"With the majority of markets still experiencing pressure from relatively strong demand set against limited supply – exacerbated by Covid-era development disruptions – upward pressure on rents is likely to support above-trend growth in the medium term."
- Liam Bailey, Global Head of Research at Knight Frank
Knight Frank’s ‘Prime Global Rental Index’ has revealed a 3.5% year-on-year average rental growth across its basket of fifteen cities since June 2023 – the same level reached in Q1. Although this rate is significantly lower than the average growth seen in recent years, it’s only 0.3% below the long-run pre-Covid average rate.
Despite annual growth slowing, quarterly growth has picked up, standing at 1.1% in Q2. This is slightly above the long-term trend rate of 0.9%. Meanwhile, 80% of markets saw rents rise on an annual basis in Q2 – the same as in Q1. Notably, Hong Kong, Toronto & Singapore were the exception with rent in all three markets under pressure due to relatively healthy new supply volumes.
The strongest market tracked was Sydney, where rents have risen by nearly 14% in the past year. Its market has been buoyed by strong immigration which surged after the Pandemic restrictions were eased and has yet to be significantly offset by the delivery of new-build accommodation.
Tokyo, Berlin & Frankfurt were the only other markets with positive rental growth above 5% in the past twelve months. Germany has experienced strong house price and rental growth as demand for accommodation has significantly outpaced supply.
Prime rents are now 27% above Q1 2021 level (on average) across Knight Frank’s basket of cities. The biggest growth has occurred in New York, London, Miami, Singapore & Sydney which have all seen rents rise by more than 40% since Q1 2021.

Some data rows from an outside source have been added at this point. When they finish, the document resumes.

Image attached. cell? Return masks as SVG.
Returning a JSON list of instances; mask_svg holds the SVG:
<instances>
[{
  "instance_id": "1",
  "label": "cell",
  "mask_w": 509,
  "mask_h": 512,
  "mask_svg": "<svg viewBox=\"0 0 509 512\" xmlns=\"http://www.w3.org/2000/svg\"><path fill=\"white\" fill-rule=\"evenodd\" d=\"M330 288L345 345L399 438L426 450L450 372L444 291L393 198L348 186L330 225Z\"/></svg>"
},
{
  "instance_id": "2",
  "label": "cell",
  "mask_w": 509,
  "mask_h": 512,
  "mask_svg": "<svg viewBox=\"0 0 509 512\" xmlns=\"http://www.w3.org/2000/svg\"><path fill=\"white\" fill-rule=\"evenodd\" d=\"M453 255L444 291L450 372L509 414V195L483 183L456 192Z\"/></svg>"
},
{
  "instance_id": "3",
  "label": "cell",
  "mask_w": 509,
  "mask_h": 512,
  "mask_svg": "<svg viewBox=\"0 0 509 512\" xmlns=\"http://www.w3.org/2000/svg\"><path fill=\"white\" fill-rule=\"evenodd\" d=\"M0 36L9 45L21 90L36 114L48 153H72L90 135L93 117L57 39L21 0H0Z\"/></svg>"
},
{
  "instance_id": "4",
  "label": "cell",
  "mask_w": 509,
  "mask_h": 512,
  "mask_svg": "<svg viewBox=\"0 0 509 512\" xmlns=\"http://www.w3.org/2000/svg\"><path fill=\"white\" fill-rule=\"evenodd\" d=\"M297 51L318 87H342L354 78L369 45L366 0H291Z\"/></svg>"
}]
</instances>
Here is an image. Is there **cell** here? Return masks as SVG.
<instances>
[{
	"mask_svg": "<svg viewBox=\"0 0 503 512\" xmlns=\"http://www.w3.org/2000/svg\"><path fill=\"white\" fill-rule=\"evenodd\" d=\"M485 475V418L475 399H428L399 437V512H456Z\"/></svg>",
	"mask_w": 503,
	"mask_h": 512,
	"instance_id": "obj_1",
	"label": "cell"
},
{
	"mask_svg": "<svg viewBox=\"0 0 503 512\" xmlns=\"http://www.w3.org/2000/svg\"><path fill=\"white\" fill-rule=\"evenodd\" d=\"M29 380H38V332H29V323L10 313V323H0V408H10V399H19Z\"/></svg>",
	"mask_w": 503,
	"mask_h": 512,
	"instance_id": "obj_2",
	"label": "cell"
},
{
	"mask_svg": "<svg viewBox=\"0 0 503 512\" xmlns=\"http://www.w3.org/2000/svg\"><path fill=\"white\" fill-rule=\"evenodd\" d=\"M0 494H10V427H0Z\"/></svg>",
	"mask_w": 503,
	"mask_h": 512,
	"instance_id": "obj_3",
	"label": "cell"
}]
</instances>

In recent years, rents have moved in opposite directions to house prices in luxury markets. The Pandemic housing boom saw rents significantly underperform throughout 2020 & 2021, while in 2022/23 rents surged as workers flocked to cities and house prices began to be impacted by rising interest rates. This has led to significant rental outperformance. Likewise, affordability constraints in both the sales and rental markets appear to have pushed the two measures closer in the past two quarters.
“The recent slowing in prime rental growth suggests an end to the substantial upward repricing of key city markets seen over recent years. Even the luxury sector is subject to affordability constraints, and in most cities, rental growth has moved closer to long-term trend levels,” explained Liam Bailey, Global Head of Research at Knight Frank.
“However, with the majority of markets still experiencing pressure from relatively strong demand set against limited supply – exacerbated by Covid-era development disruptions – upward pressure on rents is likely to support above-trend growth in the medium term,” he concluded.